··· Passage shown ···
# E.L James set to publish her new 50 Shades of Grey called "Grey". What do you think?



## denmark423 (Jun 10, 2015)

What do you think to her new book "Grey"? They say it is from the point of view of Grey himself.


----------



## PiP (Jun 10, 2015)

Did you read 50 Shades?


----------



## Gavrushka (Jun 10, 2015)

I'm sure it'll be popular, but it's not in my list of preferred genres, so I'll give it a miss.

I wouldn't mind being a dollar behind E J James; she sure is a successful author.


----------



## Bloggsworth (Jun 10, 2015)

*WOW!* That's interesting


----------



## PiP (Jun 10, 2015)

I never had you pegged as a 50 Shades fan, Blogs! Just goes to show


----------



## MamaStrong (Jun 10, 2015)

Probably not. I think once you got past the hiccups most people have issues with, the story is a good one. Too much sex for me though, but it fans out after the 1st book. But I'm not interested in reading it from another point of view...I've never understood why people do that.
··· Given information ···
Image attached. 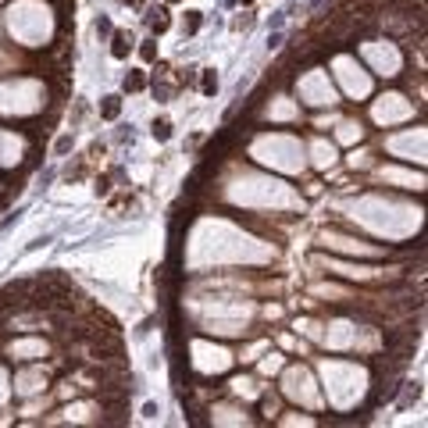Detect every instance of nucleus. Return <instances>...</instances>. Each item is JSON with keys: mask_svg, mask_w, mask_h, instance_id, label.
<instances>
[{"mask_svg": "<svg viewBox=\"0 0 428 428\" xmlns=\"http://www.w3.org/2000/svg\"><path fill=\"white\" fill-rule=\"evenodd\" d=\"M150 132H153V140H161V143H164V140H171V122H168V118H157Z\"/></svg>", "mask_w": 428, "mask_h": 428, "instance_id": "39448f33", "label": "nucleus"}, {"mask_svg": "<svg viewBox=\"0 0 428 428\" xmlns=\"http://www.w3.org/2000/svg\"><path fill=\"white\" fill-rule=\"evenodd\" d=\"M68 150H72V136H61L57 140V153H68Z\"/></svg>", "mask_w": 428, "mask_h": 428, "instance_id": "1a4fd4ad", "label": "nucleus"}, {"mask_svg": "<svg viewBox=\"0 0 428 428\" xmlns=\"http://www.w3.org/2000/svg\"><path fill=\"white\" fill-rule=\"evenodd\" d=\"M143 86H146V75H143L140 68H132V72L125 75V89H129V93H140Z\"/></svg>", "mask_w": 428, "mask_h": 428, "instance_id": "7ed1b4c3", "label": "nucleus"}, {"mask_svg": "<svg viewBox=\"0 0 428 428\" xmlns=\"http://www.w3.org/2000/svg\"><path fill=\"white\" fill-rule=\"evenodd\" d=\"M140 57H143V61H157V43H153V39H146L143 47H140Z\"/></svg>", "mask_w": 428, "mask_h": 428, "instance_id": "0eeeda50", "label": "nucleus"}, {"mask_svg": "<svg viewBox=\"0 0 428 428\" xmlns=\"http://www.w3.org/2000/svg\"><path fill=\"white\" fill-rule=\"evenodd\" d=\"M200 29V11H186V32H196Z\"/></svg>", "mask_w": 428, "mask_h": 428, "instance_id": "6e6552de", "label": "nucleus"}, {"mask_svg": "<svg viewBox=\"0 0 428 428\" xmlns=\"http://www.w3.org/2000/svg\"><path fill=\"white\" fill-rule=\"evenodd\" d=\"M168 4H178V0H168Z\"/></svg>", "mask_w": 428, "mask_h": 428, "instance_id": "f8f14e48", "label": "nucleus"}, {"mask_svg": "<svg viewBox=\"0 0 428 428\" xmlns=\"http://www.w3.org/2000/svg\"><path fill=\"white\" fill-rule=\"evenodd\" d=\"M100 115L111 122V118H118L122 115V97L118 93H111V97H104V104H100Z\"/></svg>", "mask_w": 428, "mask_h": 428, "instance_id": "f03ea898", "label": "nucleus"}, {"mask_svg": "<svg viewBox=\"0 0 428 428\" xmlns=\"http://www.w3.org/2000/svg\"><path fill=\"white\" fill-rule=\"evenodd\" d=\"M153 14H157V18L150 21V29H153V36H161V32H168V25H171V18H168V11H164V7H157Z\"/></svg>", "mask_w": 428, "mask_h": 428, "instance_id": "20e7f679", "label": "nucleus"}, {"mask_svg": "<svg viewBox=\"0 0 428 428\" xmlns=\"http://www.w3.org/2000/svg\"><path fill=\"white\" fill-rule=\"evenodd\" d=\"M107 189H111V182H107V178L100 175V178H97V193H107Z\"/></svg>", "mask_w": 428, "mask_h": 428, "instance_id": "9b49d317", "label": "nucleus"}, {"mask_svg": "<svg viewBox=\"0 0 428 428\" xmlns=\"http://www.w3.org/2000/svg\"><path fill=\"white\" fill-rule=\"evenodd\" d=\"M129 50H132V36L115 32V39H111V54H115V57L122 61V57H129Z\"/></svg>", "mask_w": 428, "mask_h": 428, "instance_id": "f257e3e1", "label": "nucleus"}, {"mask_svg": "<svg viewBox=\"0 0 428 428\" xmlns=\"http://www.w3.org/2000/svg\"><path fill=\"white\" fill-rule=\"evenodd\" d=\"M97 32H111V21L107 18H97Z\"/></svg>", "mask_w": 428, "mask_h": 428, "instance_id": "9d476101", "label": "nucleus"}, {"mask_svg": "<svg viewBox=\"0 0 428 428\" xmlns=\"http://www.w3.org/2000/svg\"><path fill=\"white\" fill-rule=\"evenodd\" d=\"M200 89H204L207 97L218 93V75H214V68H204V82H200Z\"/></svg>", "mask_w": 428, "mask_h": 428, "instance_id": "423d86ee", "label": "nucleus"}, {"mask_svg": "<svg viewBox=\"0 0 428 428\" xmlns=\"http://www.w3.org/2000/svg\"><path fill=\"white\" fill-rule=\"evenodd\" d=\"M243 4H250V0H243Z\"/></svg>", "mask_w": 428, "mask_h": 428, "instance_id": "ddd939ff", "label": "nucleus"}]
</instances>
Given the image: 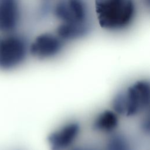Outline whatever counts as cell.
<instances>
[{
    "label": "cell",
    "instance_id": "cell-13",
    "mask_svg": "<svg viewBox=\"0 0 150 150\" xmlns=\"http://www.w3.org/2000/svg\"><path fill=\"white\" fill-rule=\"evenodd\" d=\"M142 1L144 3L145 5H147V6H149V0H142Z\"/></svg>",
    "mask_w": 150,
    "mask_h": 150
},
{
    "label": "cell",
    "instance_id": "cell-11",
    "mask_svg": "<svg viewBox=\"0 0 150 150\" xmlns=\"http://www.w3.org/2000/svg\"><path fill=\"white\" fill-rule=\"evenodd\" d=\"M141 122H140V128L142 131L145 133H148L149 131V113L146 112L143 115Z\"/></svg>",
    "mask_w": 150,
    "mask_h": 150
},
{
    "label": "cell",
    "instance_id": "cell-12",
    "mask_svg": "<svg viewBox=\"0 0 150 150\" xmlns=\"http://www.w3.org/2000/svg\"><path fill=\"white\" fill-rule=\"evenodd\" d=\"M67 150H100V148L88 144H76Z\"/></svg>",
    "mask_w": 150,
    "mask_h": 150
},
{
    "label": "cell",
    "instance_id": "cell-6",
    "mask_svg": "<svg viewBox=\"0 0 150 150\" xmlns=\"http://www.w3.org/2000/svg\"><path fill=\"white\" fill-rule=\"evenodd\" d=\"M81 132V126L76 120L67 121L52 131L47 142L50 150H67L75 145Z\"/></svg>",
    "mask_w": 150,
    "mask_h": 150
},
{
    "label": "cell",
    "instance_id": "cell-10",
    "mask_svg": "<svg viewBox=\"0 0 150 150\" xmlns=\"http://www.w3.org/2000/svg\"><path fill=\"white\" fill-rule=\"evenodd\" d=\"M100 150H136V147L128 135L117 130L107 135Z\"/></svg>",
    "mask_w": 150,
    "mask_h": 150
},
{
    "label": "cell",
    "instance_id": "cell-1",
    "mask_svg": "<svg viewBox=\"0 0 150 150\" xmlns=\"http://www.w3.org/2000/svg\"><path fill=\"white\" fill-rule=\"evenodd\" d=\"M93 9L100 28L111 33L131 28L138 15L135 0H94Z\"/></svg>",
    "mask_w": 150,
    "mask_h": 150
},
{
    "label": "cell",
    "instance_id": "cell-7",
    "mask_svg": "<svg viewBox=\"0 0 150 150\" xmlns=\"http://www.w3.org/2000/svg\"><path fill=\"white\" fill-rule=\"evenodd\" d=\"M22 16L21 0H0V35L18 31Z\"/></svg>",
    "mask_w": 150,
    "mask_h": 150
},
{
    "label": "cell",
    "instance_id": "cell-2",
    "mask_svg": "<svg viewBox=\"0 0 150 150\" xmlns=\"http://www.w3.org/2000/svg\"><path fill=\"white\" fill-rule=\"evenodd\" d=\"M149 105V81L142 79L118 91L112 97L111 108L120 117L132 118L148 112Z\"/></svg>",
    "mask_w": 150,
    "mask_h": 150
},
{
    "label": "cell",
    "instance_id": "cell-8",
    "mask_svg": "<svg viewBox=\"0 0 150 150\" xmlns=\"http://www.w3.org/2000/svg\"><path fill=\"white\" fill-rule=\"evenodd\" d=\"M120 116L111 108L100 111L91 122V128L97 133L108 135L118 130Z\"/></svg>",
    "mask_w": 150,
    "mask_h": 150
},
{
    "label": "cell",
    "instance_id": "cell-5",
    "mask_svg": "<svg viewBox=\"0 0 150 150\" xmlns=\"http://www.w3.org/2000/svg\"><path fill=\"white\" fill-rule=\"evenodd\" d=\"M66 44L54 32H42L30 40V57L41 61L52 60L62 54Z\"/></svg>",
    "mask_w": 150,
    "mask_h": 150
},
{
    "label": "cell",
    "instance_id": "cell-3",
    "mask_svg": "<svg viewBox=\"0 0 150 150\" xmlns=\"http://www.w3.org/2000/svg\"><path fill=\"white\" fill-rule=\"evenodd\" d=\"M29 42L19 31L0 35L1 71H13L23 66L30 57Z\"/></svg>",
    "mask_w": 150,
    "mask_h": 150
},
{
    "label": "cell",
    "instance_id": "cell-9",
    "mask_svg": "<svg viewBox=\"0 0 150 150\" xmlns=\"http://www.w3.org/2000/svg\"><path fill=\"white\" fill-rule=\"evenodd\" d=\"M91 31L90 23H58L54 32L65 43L79 40L86 38Z\"/></svg>",
    "mask_w": 150,
    "mask_h": 150
},
{
    "label": "cell",
    "instance_id": "cell-4",
    "mask_svg": "<svg viewBox=\"0 0 150 150\" xmlns=\"http://www.w3.org/2000/svg\"><path fill=\"white\" fill-rule=\"evenodd\" d=\"M51 12L58 23H90L86 0H57L52 6Z\"/></svg>",
    "mask_w": 150,
    "mask_h": 150
}]
</instances>
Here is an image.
···
[What to do]
1) Answer these from the forum thread about the book "Grey":
(a) From whose point of view is "Grey" said to be told?
(b) Why does Gavrushka plan to skip the book?
(c) What does MamaStrong find there is too much of in the story?
2) Carry on the forum thread about the book "Grey" after its last post.
The records have no connection to the forum thread about the book "Grey."

[Answers for the tasks]
1)
(a) Grey himself.
(b) It isn't one of Gavrushka's preferred genres.
(c) Sex.

2)
----------



## Kevin (Jun 10, 2015)

I wish I had a fuh-jj so I could maybe jump on the bandwagon, or hobby-horse and get beat by it or dominated or whatever. As I said, I wish I had a... so I could...


----------



## Kyle R (Jun 10, 2015)

denmark423 said:


> What do you think to her new book "Grey"? They say it is from the point of view of Grey himself.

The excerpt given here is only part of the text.